There are at least two important problems with all of these approaches that have not been addressed so far:
1. Previous model-building control systems are not well-suited for uncertain non-deterministic environments. In particular, they do not model the reliability of the predictions of the adaptive world models. Therefore, if credit assignment for the controller is based on the assumption of a correct world model, unexpected results may be obtained.
2. Previous model-building control systems employ some ad-hoc method for establishing the world model. For instance, [2], [3], [10], and others use random search to train the world model. [11] uses a local input/output representation and makes the probability of making a certain training experiment dependent on the time that went by since the system made the last experiment of the same type.
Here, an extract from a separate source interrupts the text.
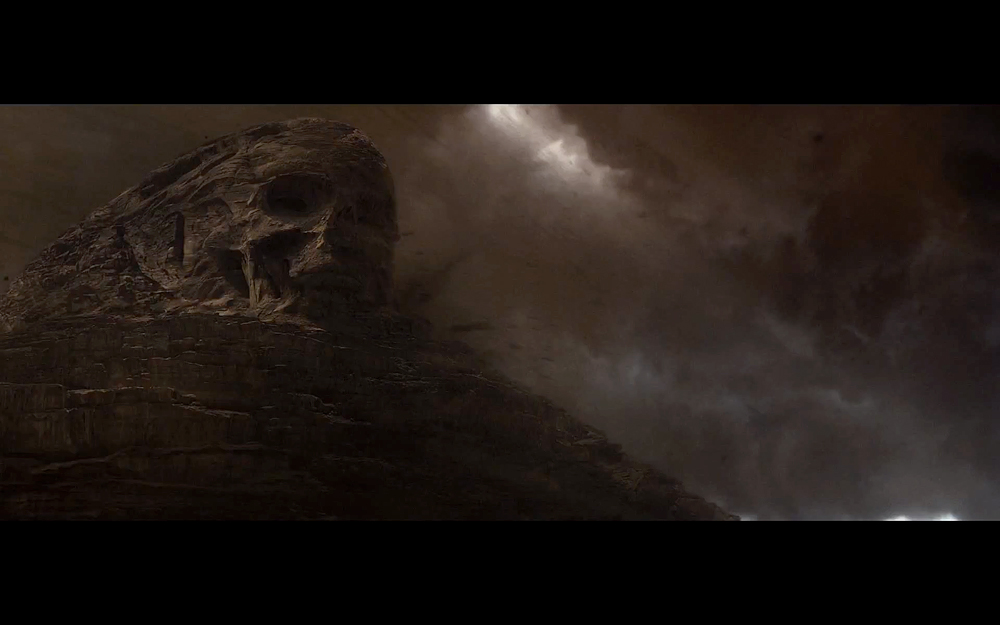 prometheusv_screencap22.jpg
These methods work fine for certain problems, but they do not address the challenges of real world tasks in uncertain environments. There are at least two (related) sources of efficiency which are neglected by these approaches:
2A. Not much additional training time should be wasted on exploring those parts of the world which are already well-modelled. 2B. Not much additional training time should be wasted on exploring those parts of the world where the expectation of future improvement of the world model is low.
The first contribution of this paper (section 2) is to show how one can adaptively model the reliability of a predictor's predictions.
The second (and most important) contribution of this paper (section 3) is to show how reinforcement learning can be used for teaching a model-building control system to actively generate training examples for increasing the reliability of the predictions of its world model. This is relevant for the problem of `on-line state space exploration'. The approach is based on learning to estimate the effects of further learning.